Jim Flaherty has, amid rabid speculations, just yesterday unveiled his plans to implent new rules on mortgage financing. They are the following:
1. Require that all borrowers meet the standards for a five-year fixed rate mortgage even if they choose a mortgage with a lower interest rate and shorter term. This initiative will help Canadians prepare for higher interest rates in the future.
2. Lower the maximum amount Canadians can withdraw in refinancing their mortgages to 90 per cent from 95 per cent of the value of their homes. This will help ensure home ownership is a more effective way to save.
3. Require a minimum down payment of 20 per cent for government-backed mortgage insurance on non-owner-occupied properties purchased for speculation.

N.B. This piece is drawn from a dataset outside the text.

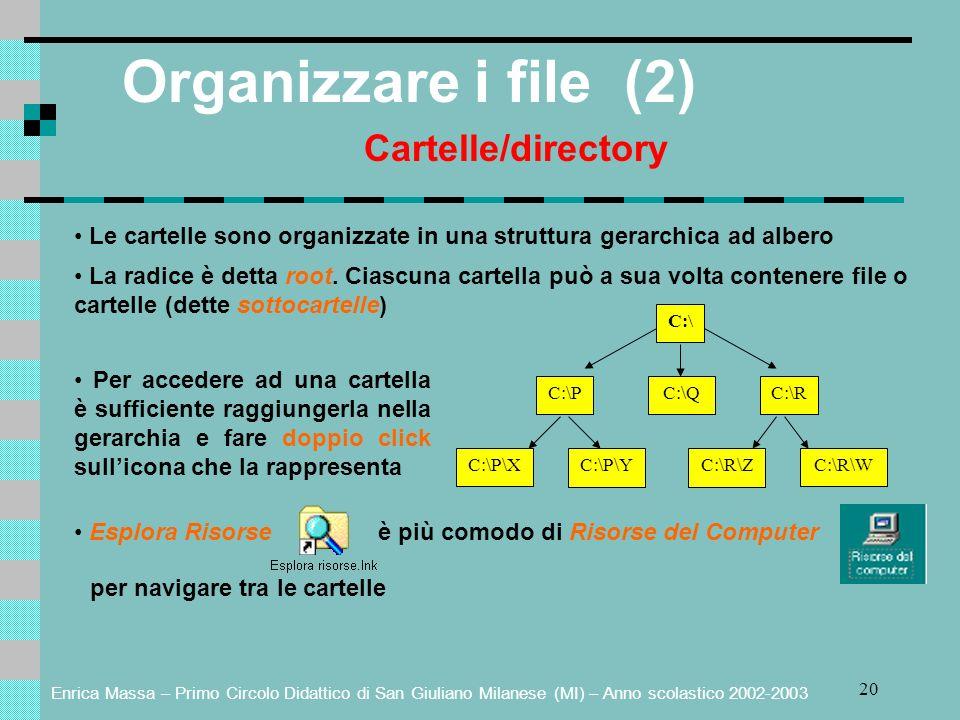 Enrica Massa – Primo Circolo Didattico di San Giuliano Milanese (MI) – Anno scolastico 2002-2003 20 Organizzare i file (2) Cartelle/directory Le cartelle sono organizzate in una struttura gerarchica ad albero La radice è detta root.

These new rules come into effect onApril 19, 2010. So, basically, if someone is interested in a variable rate mortgage, they will have to qualify for a 5 year fixed rate with that Lender in order to obtain the variable rate. Economists say that this will not hinder families from purchasing a home, it just means that their household income may have to earn 5-8,000 more to qualify in some instances. Statistics have shown that those in a variable rate mortgage tend to save money in the long run, without locking in, due to the lower rate. Still, these should give the consumer added confidence when applying for a variable rate mortgage.
This brings me to my next topic: The future of interest rates. There’s been a whole lot of speculation in the media as far as what interest rates will do in the coming months. Some have suggested that come June, 2010, prime will rise, and rise sharply. However, Mark Carney has said, through his advisor, that it would be reactionary to raise rates any time soon, and even hinted that the answer may be to keep them low even beyond summer 2010.
David Rosenberg, chief strategist for Gluskin Sheff, wrote, in his Jan. 27 article in Report On Business, “For the Bank of Canada to raise rates before the middle part of 2011 would be totally inconsistent with its current forecast.” Regarding the predictions for a “blowout” reading on 4th quarter GDP, he says, “…for anyone who thinks a big number is likely to help lock in a rate hike this summer, I would suggest that is not going to happen. In fact, my view is that the Bank of Canada will not be raising rates until mid-2011 - at the earliest….Until then, homeowners opting for variable rate mortgage financing will likely not have to face the interest rate music.”
I tend to side with Mr. Rosenberg, and I think that what the Finance Minister has done is prevent families from overextending themselves in some circumstances. This may prompt Canadian families to act, with added assurance, when it is in their best interests, when considering a purchase or refinance.
Although many Lenders already practice the rules that are going to be implemented, I believe the market is driven largely by comsumer confidence, fuelled by the media. Having said that, what can positively effect consumer confidence will inevitably have a positive, trickle down effect on the stability of the housing and mortgage market.